Luz Gallegos, of TODEC legal center, an immigrant rights organization in Southern California, said the shootings had sown fear among Hispanics who no longer feel safe.

“The president has changed the law of the land and has empowered white supremacist groups… and given them the green light to act on their hate,” Gallegos said.


Salas said there was no doubt in her mind that people with racist tendencies today felt emboldened, thanks to Trump, to attack people of colour or anyone considered different.

“Trepidation has been a much more common feeling since President Trump came to office,” she said.

Still, community leaders said they were encouraging Latinos to stand proud and not succumb to fear.

“The question for me is how we are going to respond, and we are not going to do so the same way because when we have fear and hatred in our heart we cannot defend ourselves rationally,” Alvarado said. “We need to remove the fear and step up and call the attacks as they are — evil and white supremacist.”

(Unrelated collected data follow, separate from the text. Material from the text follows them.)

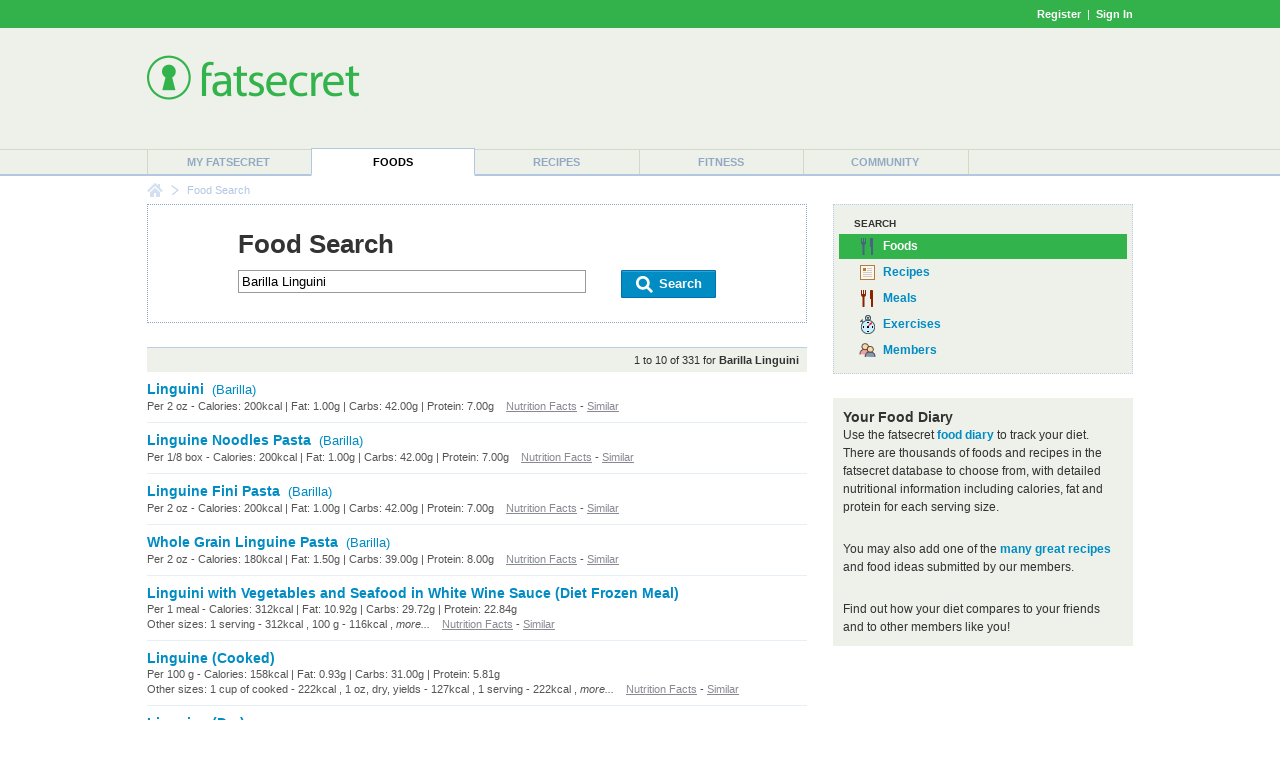

--- FILE ---
content_type: text/html; charset=utf-8
request_url: https://www.google.com/recaptcha/api2/aframe
body_size: 249
content:
<!DOCTYPE HTML><html><head><meta http-equiv="content-type" content="text/html; charset=UTF-8"></head><body><script nonce="401T8cANrMkHW8EVkruLig">/** Anti-fraud and anti-abuse applications only. See google.com/recaptcha */ try{var clients={'sodar':'https://pagead2.googlesyndication.com/pagead/sodar?'};window.addEventListener("message",function(a){try{if(a.source===window.parent){var b=JSON.parse(a.data);var c=clients[b['id']];if(c){var d=document.createElement('img');d.src=c+b['params']+'&rc='+(localStorage.getItem("rc::a")?sessionStorage.getItem("rc::b"):"");window.document.body.appendChild(d);sessionStorage.setItem("rc::e",parseInt(sessionStorage.getItem("rc::e")||0)+1);localStorage.setItem("rc::h",'1769370426816');}}}catch(b){}});window.parent.postMessage("_grecaptcha_ready", "*");}catch(b){}</script></body></html>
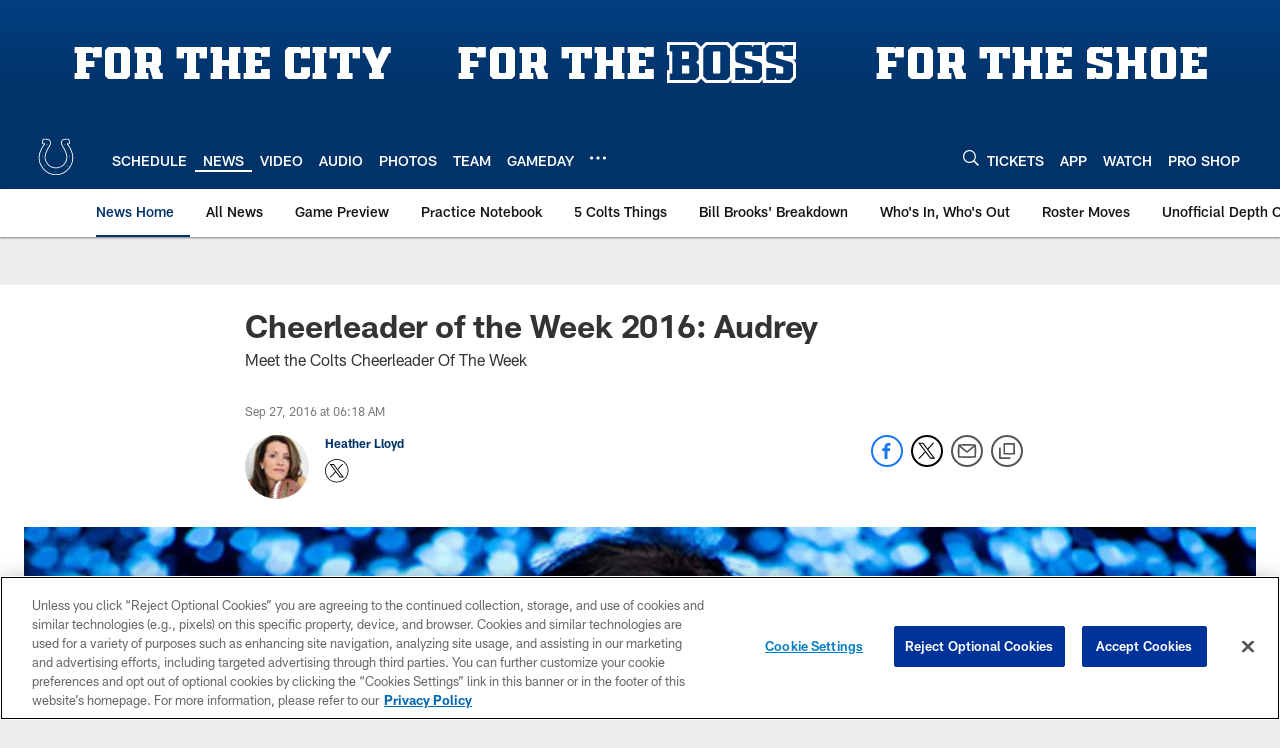

--- FILE ---
content_type: text/html; charset=utf-8
request_url: https://www.google.com/recaptcha/api2/aframe
body_size: 266
content:
<!DOCTYPE HTML><html><head><meta http-equiv="content-type" content="text/html; charset=UTF-8"></head><body><script nonce="CL1e0FlhI1pO_YsA2XCReg">/** Anti-fraud and anti-abuse applications only. See google.com/recaptcha */ try{var clients={'sodar':'https://pagead2.googlesyndication.com/pagead/sodar?'};window.addEventListener("message",function(a){try{if(a.source===window.parent){var b=JSON.parse(a.data);var c=clients[b['id']];if(c){var d=document.createElement('img');d.src=c+b['params']+'&rc='+(localStorage.getItem("rc::a")?sessionStorage.getItem("rc::b"):"");window.document.body.appendChild(d);sessionStorage.setItem("rc::e",parseInt(sessionStorage.getItem("rc::e")||0)+1);localStorage.setItem("rc::h",'1769236944428');}}}catch(b){}});window.parent.postMessage("_grecaptcha_ready", "*");}catch(b){}</script></body></html>

--- FILE ---
content_type: text/javascript; charset=utf-8
request_url: https://auth-id.colts.com/accounts.webSdkBootstrap?apiKey=4_zw9zES1fXqsEoSXdU2dsJQ&pageURL=https%3A%2F%2Fwww.colts.com%2Fnews%2Fcheerleader-of-the-week-2016-audrey-17774424&sdk=js_latest&sdkBuild=18435&format=json
body_size: 412
content:
{
  "callId": "019beebd40a87327ac2244bb5b0cca95",
  "errorCode": 0,
  "apiVersion": 2,
  "statusCode": 200,
  "statusReason": "OK",
  "time": "2026-01-24T06:42:18.929Z",
  "hasGmid": "ver4"
}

As political rivals heaped scorn on Trump over repeated controversial remarks he has made against immigrants, the president on Monday expressed “horror” over the twin weekend attacks and urged the nation to unite.

“Our nation must condemn racism, bigotry, and white supremacy,” Trump said, adding that mental illness was the main culprit for the violence, rather than the ready availability of firearms or extremist thinking.